------ EXCERPTED DATA ------

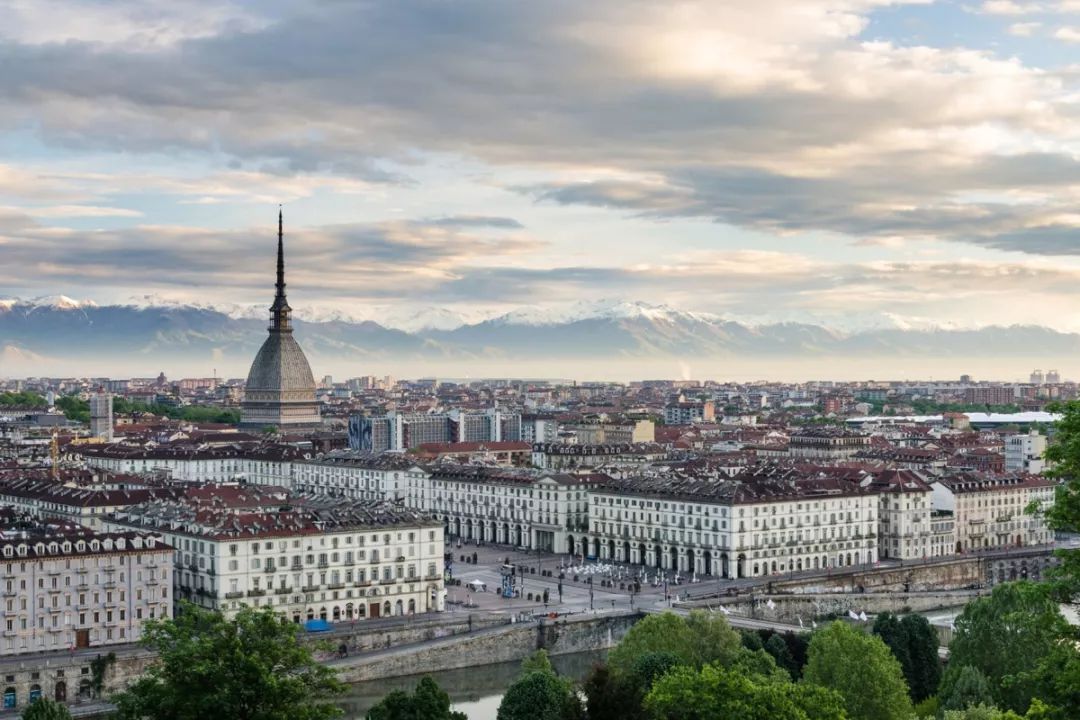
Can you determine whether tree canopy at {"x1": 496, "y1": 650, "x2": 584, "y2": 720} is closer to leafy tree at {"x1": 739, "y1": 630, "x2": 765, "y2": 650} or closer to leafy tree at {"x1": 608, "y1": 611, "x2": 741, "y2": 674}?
leafy tree at {"x1": 608, "y1": 611, "x2": 741, "y2": 674}

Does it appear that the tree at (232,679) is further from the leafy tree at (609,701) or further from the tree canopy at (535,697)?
the tree canopy at (535,697)

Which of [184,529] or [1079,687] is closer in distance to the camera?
[1079,687]

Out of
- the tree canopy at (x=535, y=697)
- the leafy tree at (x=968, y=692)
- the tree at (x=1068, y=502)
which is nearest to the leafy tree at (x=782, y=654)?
the leafy tree at (x=968, y=692)

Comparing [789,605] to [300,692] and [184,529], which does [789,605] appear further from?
[300,692]

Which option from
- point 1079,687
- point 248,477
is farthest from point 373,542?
point 248,477

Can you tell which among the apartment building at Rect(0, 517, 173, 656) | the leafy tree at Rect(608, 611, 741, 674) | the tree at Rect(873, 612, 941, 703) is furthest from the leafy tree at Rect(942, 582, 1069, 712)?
the apartment building at Rect(0, 517, 173, 656)

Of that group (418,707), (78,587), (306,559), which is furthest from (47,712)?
(306,559)
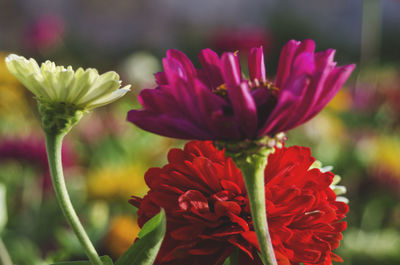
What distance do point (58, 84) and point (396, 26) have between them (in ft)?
14.0

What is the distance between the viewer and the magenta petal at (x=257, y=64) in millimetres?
250

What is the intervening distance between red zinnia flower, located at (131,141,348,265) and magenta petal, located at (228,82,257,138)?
0.14 feet

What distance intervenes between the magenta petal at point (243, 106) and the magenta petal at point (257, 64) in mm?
A: 50

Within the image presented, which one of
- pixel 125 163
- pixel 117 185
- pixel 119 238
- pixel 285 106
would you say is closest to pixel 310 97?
pixel 285 106

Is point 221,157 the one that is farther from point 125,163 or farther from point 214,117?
point 125,163

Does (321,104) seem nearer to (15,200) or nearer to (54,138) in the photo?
(54,138)

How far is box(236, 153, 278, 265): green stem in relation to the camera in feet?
0.69

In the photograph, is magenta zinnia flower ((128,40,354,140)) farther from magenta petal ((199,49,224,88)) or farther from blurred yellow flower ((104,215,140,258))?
blurred yellow flower ((104,215,140,258))

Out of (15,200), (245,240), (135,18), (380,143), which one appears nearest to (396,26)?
(135,18)

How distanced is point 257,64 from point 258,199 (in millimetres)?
68

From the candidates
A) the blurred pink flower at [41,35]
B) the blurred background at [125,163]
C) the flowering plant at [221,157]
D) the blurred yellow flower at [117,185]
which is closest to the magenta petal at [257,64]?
the flowering plant at [221,157]

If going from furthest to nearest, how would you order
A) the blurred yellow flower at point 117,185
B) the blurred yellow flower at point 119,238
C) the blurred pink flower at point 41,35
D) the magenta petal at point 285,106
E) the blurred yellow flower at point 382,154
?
the blurred pink flower at point 41,35 < the blurred yellow flower at point 382,154 < the blurred yellow flower at point 117,185 < the blurred yellow flower at point 119,238 < the magenta petal at point 285,106

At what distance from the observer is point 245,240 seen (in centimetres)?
25

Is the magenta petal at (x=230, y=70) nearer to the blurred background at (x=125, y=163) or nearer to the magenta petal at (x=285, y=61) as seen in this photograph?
the magenta petal at (x=285, y=61)
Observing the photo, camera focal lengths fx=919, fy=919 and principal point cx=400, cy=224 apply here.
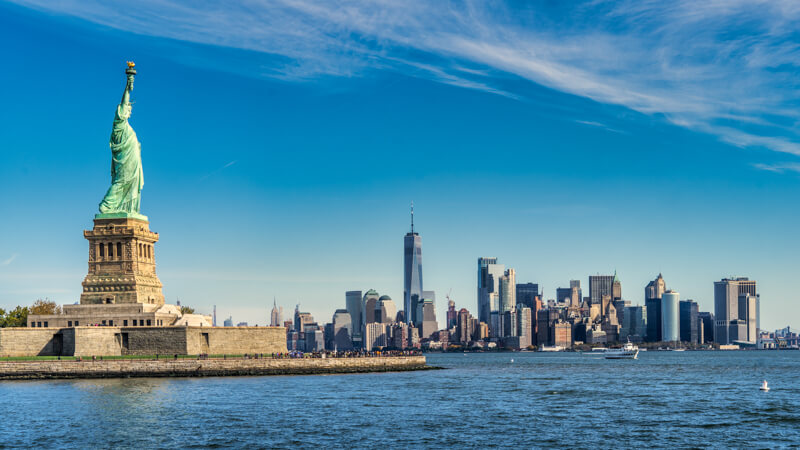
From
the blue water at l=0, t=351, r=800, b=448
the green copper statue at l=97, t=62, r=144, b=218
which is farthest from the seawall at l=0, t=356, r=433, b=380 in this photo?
the green copper statue at l=97, t=62, r=144, b=218

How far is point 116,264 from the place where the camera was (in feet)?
363

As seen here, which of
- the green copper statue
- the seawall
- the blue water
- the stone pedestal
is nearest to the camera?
the blue water

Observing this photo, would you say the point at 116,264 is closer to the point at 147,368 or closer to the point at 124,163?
Answer: the point at 124,163

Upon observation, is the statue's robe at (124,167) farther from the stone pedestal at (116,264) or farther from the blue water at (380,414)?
the blue water at (380,414)

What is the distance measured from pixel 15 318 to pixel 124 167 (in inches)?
1166

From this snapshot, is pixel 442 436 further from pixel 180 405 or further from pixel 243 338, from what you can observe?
pixel 243 338

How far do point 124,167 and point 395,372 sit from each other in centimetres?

------

Every line from the one containing "Observing this photo, would" through the end of the entries above must be echoed exactly, with both ends kept.

§ COMPLETE ANSWER:
Observing this photo, would you say the point at 116,264 is closer to the point at 147,368 or closer to the point at 124,163?
Answer: the point at 124,163

Upon observation, is the statue's robe at (124,167) farther from the stone pedestal at (116,264) or farther from the blue water at (380,414)?
the blue water at (380,414)

What is the distance measured from pixel 15 318 to pixel 124 167 (in inches)?
1166

From this snapshot, is pixel 442 436 further from pixel 180 405 or further from pixel 243 338, from what you can observe?
pixel 243 338

How far do point 124,167 and point 395,372 sit from each other in centimetres?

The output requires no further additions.